→ **THE REQUEST**
Copy every row below word for word, leaving out the pictures.

---+---

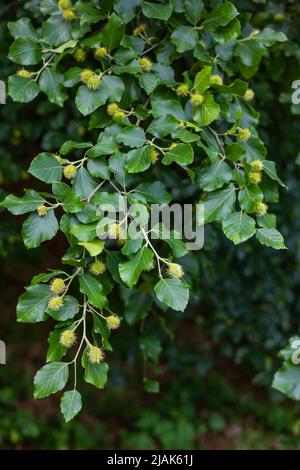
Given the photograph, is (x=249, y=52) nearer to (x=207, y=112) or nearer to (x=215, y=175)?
(x=207, y=112)

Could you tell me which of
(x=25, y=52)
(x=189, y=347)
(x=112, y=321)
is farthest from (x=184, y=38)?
(x=189, y=347)

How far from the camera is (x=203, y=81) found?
132cm

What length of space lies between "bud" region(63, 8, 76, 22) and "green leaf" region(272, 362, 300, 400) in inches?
41.5

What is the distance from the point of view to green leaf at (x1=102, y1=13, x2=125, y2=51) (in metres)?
1.34

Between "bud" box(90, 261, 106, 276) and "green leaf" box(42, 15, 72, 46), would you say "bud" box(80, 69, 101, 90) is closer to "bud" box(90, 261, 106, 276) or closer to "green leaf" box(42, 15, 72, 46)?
"green leaf" box(42, 15, 72, 46)

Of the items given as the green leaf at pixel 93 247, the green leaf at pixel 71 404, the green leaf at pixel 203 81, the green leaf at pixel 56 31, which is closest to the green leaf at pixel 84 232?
the green leaf at pixel 93 247

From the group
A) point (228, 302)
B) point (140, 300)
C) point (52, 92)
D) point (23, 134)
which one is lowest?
point (228, 302)

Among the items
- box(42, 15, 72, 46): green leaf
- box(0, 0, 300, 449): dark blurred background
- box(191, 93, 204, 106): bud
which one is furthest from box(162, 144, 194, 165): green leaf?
box(0, 0, 300, 449): dark blurred background

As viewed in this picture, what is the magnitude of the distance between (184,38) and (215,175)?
1.40 ft

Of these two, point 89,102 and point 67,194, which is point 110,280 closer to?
point 67,194

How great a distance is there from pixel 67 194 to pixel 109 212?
0.11m

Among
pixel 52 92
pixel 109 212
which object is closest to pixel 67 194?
pixel 109 212

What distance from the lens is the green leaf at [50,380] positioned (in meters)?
1.18

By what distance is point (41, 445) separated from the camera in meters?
2.81
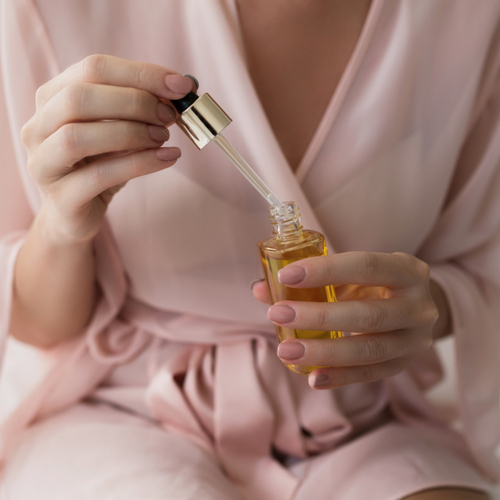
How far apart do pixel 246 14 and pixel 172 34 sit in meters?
0.09

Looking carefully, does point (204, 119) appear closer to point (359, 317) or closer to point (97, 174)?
point (97, 174)

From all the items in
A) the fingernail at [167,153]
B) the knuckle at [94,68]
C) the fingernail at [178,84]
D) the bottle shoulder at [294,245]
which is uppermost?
the knuckle at [94,68]

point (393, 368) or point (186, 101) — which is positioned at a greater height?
point (186, 101)

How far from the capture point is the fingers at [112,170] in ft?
1.43

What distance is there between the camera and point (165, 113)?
430 millimetres

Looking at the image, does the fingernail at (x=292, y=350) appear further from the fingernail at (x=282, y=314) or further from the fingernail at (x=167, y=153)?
the fingernail at (x=167, y=153)

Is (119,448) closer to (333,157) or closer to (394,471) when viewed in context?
(394,471)

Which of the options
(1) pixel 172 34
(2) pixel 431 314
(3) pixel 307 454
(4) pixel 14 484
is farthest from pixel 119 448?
(1) pixel 172 34

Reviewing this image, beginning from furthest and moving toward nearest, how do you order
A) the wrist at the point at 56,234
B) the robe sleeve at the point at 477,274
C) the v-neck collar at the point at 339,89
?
1. the robe sleeve at the point at 477,274
2. the v-neck collar at the point at 339,89
3. the wrist at the point at 56,234

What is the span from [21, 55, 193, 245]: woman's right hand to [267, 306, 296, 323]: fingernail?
16 cm

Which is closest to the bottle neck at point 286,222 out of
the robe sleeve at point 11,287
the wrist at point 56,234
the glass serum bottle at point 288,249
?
the glass serum bottle at point 288,249

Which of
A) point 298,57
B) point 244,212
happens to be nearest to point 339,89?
point 298,57

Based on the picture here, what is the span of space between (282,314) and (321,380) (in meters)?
0.09

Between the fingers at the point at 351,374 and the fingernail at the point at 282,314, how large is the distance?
78 millimetres
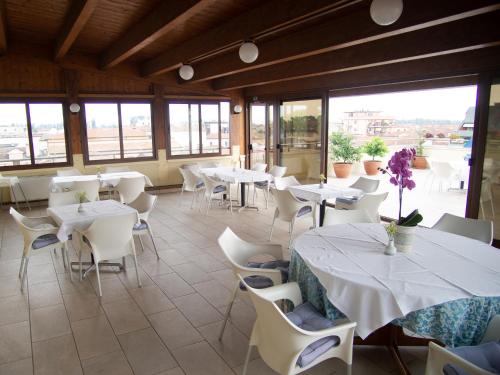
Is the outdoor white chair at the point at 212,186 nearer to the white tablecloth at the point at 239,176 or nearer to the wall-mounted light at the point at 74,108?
the white tablecloth at the point at 239,176

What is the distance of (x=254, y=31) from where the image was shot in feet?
13.9

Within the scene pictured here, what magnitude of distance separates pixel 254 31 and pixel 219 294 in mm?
2879

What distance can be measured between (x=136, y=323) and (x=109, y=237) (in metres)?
0.85

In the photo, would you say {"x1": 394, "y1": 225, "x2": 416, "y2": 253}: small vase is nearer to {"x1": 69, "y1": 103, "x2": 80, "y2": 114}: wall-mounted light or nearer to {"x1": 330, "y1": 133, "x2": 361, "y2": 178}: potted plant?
{"x1": 69, "y1": 103, "x2": 80, "y2": 114}: wall-mounted light

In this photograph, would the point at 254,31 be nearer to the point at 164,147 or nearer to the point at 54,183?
the point at 54,183

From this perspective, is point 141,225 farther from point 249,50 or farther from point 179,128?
point 179,128

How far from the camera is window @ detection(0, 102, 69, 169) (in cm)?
727

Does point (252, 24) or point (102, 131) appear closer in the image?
point (252, 24)

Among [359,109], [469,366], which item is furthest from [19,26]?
[359,109]

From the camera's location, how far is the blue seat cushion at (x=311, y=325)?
1.86m

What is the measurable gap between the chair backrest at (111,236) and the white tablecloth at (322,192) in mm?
2328

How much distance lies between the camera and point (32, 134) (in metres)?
7.44

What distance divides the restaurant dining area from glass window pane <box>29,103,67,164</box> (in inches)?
1.1

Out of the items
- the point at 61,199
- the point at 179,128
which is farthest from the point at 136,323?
the point at 179,128
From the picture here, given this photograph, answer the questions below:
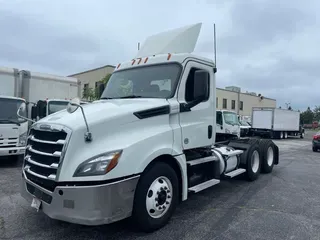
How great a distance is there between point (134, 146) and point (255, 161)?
516 cm

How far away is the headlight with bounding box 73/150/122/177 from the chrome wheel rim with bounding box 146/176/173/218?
2.65 ft

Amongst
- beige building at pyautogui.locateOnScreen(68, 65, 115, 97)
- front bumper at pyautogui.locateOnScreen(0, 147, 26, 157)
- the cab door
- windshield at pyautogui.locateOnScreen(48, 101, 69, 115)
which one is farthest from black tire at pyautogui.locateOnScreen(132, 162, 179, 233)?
beige building at pyautogui.locateOnScreen(68, 65, 115, 97)

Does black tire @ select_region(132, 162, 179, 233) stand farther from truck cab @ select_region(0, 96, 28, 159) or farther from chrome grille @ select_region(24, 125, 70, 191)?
truck cab @ select_region(0, 96, 28, 159)

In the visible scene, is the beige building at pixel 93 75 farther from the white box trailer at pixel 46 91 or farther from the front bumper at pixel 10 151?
the front bumper at pixel 10 151

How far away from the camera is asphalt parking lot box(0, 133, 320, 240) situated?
3.97m

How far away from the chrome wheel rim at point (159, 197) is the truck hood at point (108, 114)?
100 cm

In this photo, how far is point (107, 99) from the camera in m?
5.05

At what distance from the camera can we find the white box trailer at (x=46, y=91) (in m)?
11.1

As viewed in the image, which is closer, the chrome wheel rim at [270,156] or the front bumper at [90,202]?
the front bumper at [90,202]

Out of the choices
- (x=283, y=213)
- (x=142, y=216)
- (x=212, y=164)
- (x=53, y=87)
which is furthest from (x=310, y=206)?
(x=53, y=87)

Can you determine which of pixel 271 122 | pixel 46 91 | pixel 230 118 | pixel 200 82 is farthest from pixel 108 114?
pixel 271 122

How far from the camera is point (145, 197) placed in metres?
3.79

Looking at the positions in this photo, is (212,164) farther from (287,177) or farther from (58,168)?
(287,177)

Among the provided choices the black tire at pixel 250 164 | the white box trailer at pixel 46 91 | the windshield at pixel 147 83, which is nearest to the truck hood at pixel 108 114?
the windshield at pixel 147 83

---+---

→ **ANSWER IN FULL**
Given the photograph, is (x=249, y=52) nearer to (x=207, y=112) or nearer to (x=215, y=175)?
(x=207, y=112)

Could you tell me which of
(x=25, y=52)
(x=189, y=347)
(x=112, y=321)
is farthest from (x=184, y=38)?
(x=189, y=347)

How far from the camera is (x=203, y=81) found?
132cm

What length of space lies between "bud" region(63, 8, 76, 22) and "green leaf" region(272, 362, 300, 400) in inches?
41.5

What is the distance from the point of view to green leaf at (x1=102, y1=13, x2=125, y2=51) (in metres)?
1.34

Between "bud" box(90, 261, 106, 276) and "green leaf" box(42, 15, 72, 46), would you say "bud" box(80, 69, 101, 90) is closer to "bud" box(90, 261, 106, 276) or closer to "green leaf" box(42, 15, 72, 46)?
"green leaf" box(42, 15, 72, 46)

Of the items given as the green leaf at pixel 93 247, the green leaf at pixel 71 404, the green leaf at pixel 203 81, the green leaf at pixel 56 31, which is closest to the green leaf at pixel 84 232?
the green leaf at pixel 93 247

From the group
A) point (228, 302)
B) point (140, 300)
C) point (52, 92)
D) point (23, 134)
which one is lowest?
point (228, 302)

Among the items
- box(42, 15, 72, 46): green leaf
- box(0, 0, 300, 449): dark blurred background
- box(191, 93, 204, 106): bud
which one is furthest from box(162, 144, 194, 165): green leaf?
box(0, 0, 300, 449): dark blurred background

As viewed in this picture, what is the magnitude of the distance between (184,38) and (215,175)?
1.40 ft

Of these two, point 89,102 and point 67,194, which is point 110,280 closer to?
point 67,194

How great a distance is there from pixel 67 194 to pixel 109 212?
0.11m

Among
pixel 52 92
pixel 109 212
which object is closest to pixel 67 194?
pixel 109 212

What distance from the lens is the green leaf at [50,380] positioned (in meters)?
1.18

By what distance is point (41, 445) separated from the camera in meters?
2.81
How far apart do pixel 246 14 and pixel 172 34 sit in meters?
0.09

Looking carefully, does point (204, 119) appear closer to point (359, 317) or closer to point (97, 174)?
point (97, 174)

From all the items in
A) the fingernail at [167,153]
B) the knuckle at [94,68]
C) the fingernail at [178,84]
D) the bottle shoulder at [294,245]
which is uppermost?
the knuckle at [94,68]

point (393, 368) or point (186, 101) — which is positioned at a greater height?
point (186, 101)

How far from the capture point is the fingers at [112,170] in ft?
1.43

What distance is there between the camera and point (165, 113)?
430 millimetres

Looking at the image, does the fingernail at (x=292, y=350) appear further from the fingernail at (x=282, y=314) or further from the fingernail at (x=167, y=153)?
the fingernail at (x=167, y=153)

Is (119,448) closer to (333,157) or closer to (394,471) when viewed in context?
(394,471)

Which of the options
(1) pixel 172 34
(2) pixel 431 314
(3) pixel 307 454
(4) pixel 14 484
is farthest from pixel 119 448?
(1) pixel 172 34

Reviewing this image, beginning from furthest and moving toward nearest, how do you order
A) the wrist at the point at 56,234
B) the robe sleeve at the point at 477,274
C) the v-neck collar at the point at 339,89
?
1. the robe sleeve at the point at 477,274
2. the v-neck collar at the point at 339,89
3. the wrist at the point at 56,234

What is the span from [21, 55, 193, 245]: woman's right hand to [267, 306, 296, 323]: fingernail?
16 cm

Which is closest to the bottle neck at point 286,222 out of
the robe sleeve at point 11,287
the wrist at point 56,234
the glass serum bottle at point 288,249
?
the glass serum bottle at point 288,249

Which of
A) point 298,57
B) point 244,212
happens to be nearest to point 339,89?
point 298,57

Based on the picture here, what is the span of space between (282,314) and (321,380) (in meters)?
0.09

Between the fingers at the point at 351,374 and the fingernail at the point at 282,314, how large is the distance?
78 millimetres
Is the outdoor white chair at the point at 212,186 nearer to the white tablecloth at the point at 239,176 or nearer to the wall-mounted light at the point at 74,108?
the white tablecloth at the point at 239,176

What is the distance of (x=254, y=31) from where the image was shot in feet?
13.9

Within the scene pictured here, what magnitude of distance separates pixel 254 31 and pixel 219 294 in mm?
2879

What distance can be measured between (x=136, y=323) and (x=109, y=237) (in metres)?
0.85

In the photo, would you say {"x1": 394, "y1": 225, "x2": 416, "y2": 253}: small vase is nearer to {"x1": 69, "y1": 103, "x2": 80, "y2": 114}: wall-mounted light or nearer to {"x1": 330, "y1": 133, "x2": 361, "y2": 178}: potted plant?
{"x1": 69, "y1": 103, "x2": 80, "y2": 114}: wall-mounted light

In this photograph, would the point at 254,31 be nearer to the point at 164,147 or nearer to the point at 54,183?
the point at 54,183

From this perspective, is point 141,225 farther from point 249,50 or farther from point 179,128?
point 179,128

How far from the camera is window @ detection(0, 102, 69, 169) (in cm)?
727

Does point (252, 24) or point (102, 131) appear closer in the image?
point (252, 24)

Among [359,109], [469,366], which item is furthest from [19,26]?
[359,109]

From the camera's location, how far is the blue seat cushion at (x=311, y=325)?
1.86m

What is the measurable gap between the chair backrest at (111,236) and the white tablecloth at (322,192) in mm?
2328

How much distance lies between the camera and point (32, 134) (in metres)?
7.44

What distance divides the restaurant dining area from glass window pane <box>29,103,67,164</box> (in inches)?
1.1

Out of the items
- the point at 61,199
- the point at 179,128
which is farthest from the point at 136,323?
the point at 179,128
From the picture here, given this photograph, answer the questions below:
How great a distance is there between point (134, 146) and point (255, 161)?
516 cm

How far away is the headlight with bounding box 73/150/122/177 from the chrome wheel rim with bounding box 146/176/173/218?
2.65 ft

Amongst
- beige building at pyautogui.locateOnScreen(68, 65, 115, 97)
- front bumper at pyautogui.locateOnScreen(0, 147, 26, 157)
- the cab door
- windshield at pyautogui.locateOnScreen(48, 101, 69, 115)
which one is farthest from black tire at pyautogui.locateOnScreen(132, 162, 179, 233)?
beige building at pyautogui.locateOnScreen(68, 65, 115, 97)

Does black tire @ select_region(132, 162, 179, 233) stand farther from truck cab @ select_region(0, 96, 28, 159) or farther from chrome grille @ select_region(24, 125, 70, 191)?
truck cab @ select_region(0, 96, 28, 159)

In the visible scene, is the beige building at pixel 93 75 farther from the white box trailer at pixel 46 91 or farther from the front bumper at pixel 10 151?
the front bumper at pixel 10 151

How far away from the camera is asphalt parking lot box(0, 133, 320, 240) situated?
3.97m

How far away from the chrome wheel rim at point (159, 197) is the truck hood at point (108, 114)?
100 cm

In this photo, how far is point (107, 99) from the camera in m?
5.05

At what distance from the camera can we find the white box trailer at (x=46, y=91) (in m)?
11.1

As viewed in the image, which is closer, the chrome wheel rim at [270,156] or the front bumper at [90,202]?
the front bumper at [90,202]

Out of the choices
- (x=283, y=213)
- (x=142, y=216)
- (x=212, y=164)
- (x=53, y=87)
which is furthest from (x=310, y=206)?
(x=53, y=87)

Can you determine which of pixel 271 122 | pixel 46 91 | pixel 230 118 | pixel 200 82 is farthest from pixel 108 114?
pixel 271 122

How far from the camera is point (145, 197) placed in metres?
3.79

Looking at the positions in this photo, is (212,164) farther from (287,177) or farther from (58,168)?
(287,177)

Among the provided choices the black tire at pixel 250 164 | the white box trailer at pixel 46 91 | the windshield at pixel 147 83, which is nearest to the truck hood at pixel 108 114?
the windshield at pixel 147 83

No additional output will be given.